INSTRUÇÕES DA TAREFA: Escreva a continuação da entrevista sobre a febre amarela, começando logo após o último trecho apresentado.

Para Rivaldo, a atuação dos grandes meios de comunicação também não vem favorecendo a compreensão do quadro real da febre amarela no Brasil. “Ao mesmo tempo em que as matérias de praticamente todos os meios de comunicação, em especial as televisões, terminam dizendo que não há motivo para preocupação, dão excessivo destaque a longas filas e a depoimentos de pessoas que dizem não terem encontrado a vacina”, diz o infectologista, considerando haver “um superdimensionamento de uma realidade”, ainda que esta mereça atenção.

Leia a entrevista abaixo.

Em que momento a febre amarela passou a ser considerada uma emergência de saúde pública?

O que vivemos hoje é a continuidade da experiência que tivemos ano passado. De novembro de 2016 até janeiro de 2017, houve um aumento repentino do número de casos tanto em seres humanos como em macacos no interior de Minas Gerais. Rapidamente, passaram a ser registrados alguns casos na Bahia, no Espírito Santo e, já na primeira quinzena de janeiro de 2017, começaram a surgir os casos no Rio de Janeiro. Pelas características do mosquito, trata-se de uma doença que se desenvolve no período sazonal em que há uma maior quantidade de chuva e temperaturas elevadas, que potencializam a procriação do vetor.

O ressurgimento da epidemia de febre amarela este ano se deveu a uma ação tardia ou ineficiente do governo no ano passado?

É difícil dizer se o início da vacinação foi tardio ou não. Na verdade, talvez o reconhecimento da realidade tenha sido tardio. Contudo, a partir do momento em que a gravidade foi identificada, a ação foi imediata. No caso específico do Rio de Janeiro, houve no ano passado uma campanha que, inicialmente, atraiu longas filas de pessoas buscando a vacinação. No entanto, em determinado momento, infelizmente essa campanha de estímulo à vacinação enfraqueceu e a população, em boa medida, deixou de procurá-la. Se tivéssemos mantido normalmente o processo de vacinação no Rio de Janeiro, por exemplo, a atual correria não estaria acontecendo. Infelizmente, a população também se movimenta por espasmos provocados pela grande mídia.

Em relação à mídia, quais os desafios para lidar com um problema de saúde pública como a febre amarela em uma dinâmica informacional marcada pela produção, circulação e proliferação de informações de todos os lados, muitas vezes conflitantes, de terceiros, ou até mesmo por fake news?

Essa realidade, expressa nas facilidades de acesso por parte da população às diversas mídias, não tem volta. Na ausência de informação qualificada, em velocidade e quantidade suficiente para a população como um todo, abre-se terreno fértil para que surjam essas informações divulgadas por terceiros, que ganham dimensão gigantesca e, por vezes, são completamente distorcidas e não representam a verdade. No entanto, acredito que pelo menos parte desse terreno fértil é proporcionado pelo vácuo deixado pelo poder público.

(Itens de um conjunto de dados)
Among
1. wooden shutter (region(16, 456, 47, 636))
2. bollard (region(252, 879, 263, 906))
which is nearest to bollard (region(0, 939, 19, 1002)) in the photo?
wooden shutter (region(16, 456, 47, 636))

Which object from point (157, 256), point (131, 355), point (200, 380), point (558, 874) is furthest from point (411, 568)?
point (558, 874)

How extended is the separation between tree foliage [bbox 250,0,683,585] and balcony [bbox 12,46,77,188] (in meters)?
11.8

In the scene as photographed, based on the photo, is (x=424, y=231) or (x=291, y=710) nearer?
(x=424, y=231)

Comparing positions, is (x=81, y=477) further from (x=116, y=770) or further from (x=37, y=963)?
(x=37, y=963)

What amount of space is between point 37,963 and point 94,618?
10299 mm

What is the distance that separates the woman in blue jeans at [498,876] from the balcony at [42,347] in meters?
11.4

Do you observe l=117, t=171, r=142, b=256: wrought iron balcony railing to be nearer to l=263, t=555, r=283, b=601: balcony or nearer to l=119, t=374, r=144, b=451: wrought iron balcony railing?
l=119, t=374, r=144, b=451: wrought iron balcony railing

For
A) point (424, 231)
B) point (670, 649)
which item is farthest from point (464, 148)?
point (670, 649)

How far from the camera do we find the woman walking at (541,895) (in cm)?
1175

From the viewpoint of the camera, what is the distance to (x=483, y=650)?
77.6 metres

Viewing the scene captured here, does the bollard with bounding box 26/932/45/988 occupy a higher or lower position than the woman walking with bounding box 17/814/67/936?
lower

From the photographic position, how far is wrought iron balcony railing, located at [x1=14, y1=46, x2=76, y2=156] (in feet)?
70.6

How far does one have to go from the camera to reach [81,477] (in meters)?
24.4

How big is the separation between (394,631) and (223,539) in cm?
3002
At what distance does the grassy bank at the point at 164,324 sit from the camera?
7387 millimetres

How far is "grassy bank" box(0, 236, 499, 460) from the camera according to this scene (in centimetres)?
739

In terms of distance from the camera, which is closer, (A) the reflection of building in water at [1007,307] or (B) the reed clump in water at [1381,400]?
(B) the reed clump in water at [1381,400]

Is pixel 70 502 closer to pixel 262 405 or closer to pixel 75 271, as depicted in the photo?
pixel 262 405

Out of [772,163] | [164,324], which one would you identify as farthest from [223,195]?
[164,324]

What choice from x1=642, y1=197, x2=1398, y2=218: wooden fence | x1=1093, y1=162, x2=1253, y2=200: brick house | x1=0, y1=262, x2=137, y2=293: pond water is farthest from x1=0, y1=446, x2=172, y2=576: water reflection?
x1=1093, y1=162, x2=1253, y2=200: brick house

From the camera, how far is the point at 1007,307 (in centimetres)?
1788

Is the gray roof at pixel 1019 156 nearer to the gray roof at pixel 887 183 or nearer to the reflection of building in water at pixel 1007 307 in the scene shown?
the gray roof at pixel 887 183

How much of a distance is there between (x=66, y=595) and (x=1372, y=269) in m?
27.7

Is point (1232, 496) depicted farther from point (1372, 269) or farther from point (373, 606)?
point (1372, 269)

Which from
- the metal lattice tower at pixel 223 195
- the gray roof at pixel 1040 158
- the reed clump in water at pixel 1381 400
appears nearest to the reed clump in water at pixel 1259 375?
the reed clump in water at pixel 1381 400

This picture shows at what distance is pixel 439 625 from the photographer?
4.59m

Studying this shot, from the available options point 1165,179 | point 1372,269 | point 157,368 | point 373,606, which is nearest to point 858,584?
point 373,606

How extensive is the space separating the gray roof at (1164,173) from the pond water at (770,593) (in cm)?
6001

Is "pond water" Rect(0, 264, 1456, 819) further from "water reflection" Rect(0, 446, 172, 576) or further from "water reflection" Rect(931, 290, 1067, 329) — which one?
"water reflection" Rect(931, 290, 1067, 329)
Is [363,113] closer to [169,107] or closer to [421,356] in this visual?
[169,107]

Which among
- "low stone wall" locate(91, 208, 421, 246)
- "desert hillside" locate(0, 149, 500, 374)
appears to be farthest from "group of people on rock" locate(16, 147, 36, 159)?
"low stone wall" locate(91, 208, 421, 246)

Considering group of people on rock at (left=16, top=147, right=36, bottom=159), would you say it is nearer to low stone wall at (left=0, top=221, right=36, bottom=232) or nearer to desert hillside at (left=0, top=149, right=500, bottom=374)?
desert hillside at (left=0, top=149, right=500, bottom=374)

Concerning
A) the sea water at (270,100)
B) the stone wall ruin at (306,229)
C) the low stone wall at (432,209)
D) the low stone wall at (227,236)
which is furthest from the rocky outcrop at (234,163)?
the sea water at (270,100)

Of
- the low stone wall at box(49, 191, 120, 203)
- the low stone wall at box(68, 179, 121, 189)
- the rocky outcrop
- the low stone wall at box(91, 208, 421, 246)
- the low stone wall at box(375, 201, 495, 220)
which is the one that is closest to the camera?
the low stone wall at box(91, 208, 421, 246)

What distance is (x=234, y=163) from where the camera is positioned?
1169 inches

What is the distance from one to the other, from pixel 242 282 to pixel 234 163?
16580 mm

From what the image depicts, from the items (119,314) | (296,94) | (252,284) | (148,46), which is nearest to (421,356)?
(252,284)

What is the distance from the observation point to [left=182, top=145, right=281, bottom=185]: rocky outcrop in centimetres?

ESPAÇO DA RESPOSTA:
Há uma espécie de ‘histeria coletiva’ em torno da febre amarela?

Infelizmente, sim. Há um superdimensionamento de uma realidade, que não deixa de ser preocupante. O problema é que atualmente a febre amarela é, no imaginário da população, de longe o principal problema de saúde pública do Brasil. Enquanto isso, continuamos registrando cerca de 150 mil mortes por causas violentas todos os anos no Brasil. Esse sim é um gravíssimo problema de saúde pública. O atraso de um ou dois dias na vacinação não deveria causar esse desespero em parte significativa da população. Isso parece se relacionar à paradoxal atuação dos meios de comunicação. Ao mesmo tempo em que as matérias de praticamente todos os meios de comunicação, em especial as televisões, encerram dizendo que não há motivo para preocupação, dão excessivo destaque a longas filas e a depoimentos de pessoas dizendo não encontraram a vacina.

Como o poder público deve agir diante desse cenário?

A comunicação com o público deve ser potencializada da forma mais veloz, palatável e objetiva possível. Muitas vezes, são veiculadas informações muito qualificadas, mas com um conteúdo longo que faz com que as pessoas não acessem. Hoje, boa parte do que circula nessas redes, via whatsapp por exemplo, são produtos muito rápidos, com vídeos e áudios muito curtos. O poder público precisa aprender a dialogar com essa realidade que está aí. Não vamos esclarecer uma informação incorreta divulgada, por exemplo, por meio de um áudio de um minuto, respondendo com um vídeo de 40 minutos. Hoje em dia, as pessoas não param para ouvir uma explicação muito longa e minuciosa. Para começar a reduzir o impacto dessas informações deturpadas, teríamos que divulgar e difundir informações tão velozes e de fácil apreensão quanto essas equivocadas, mas precisas. (Do CEE-Fiocruz)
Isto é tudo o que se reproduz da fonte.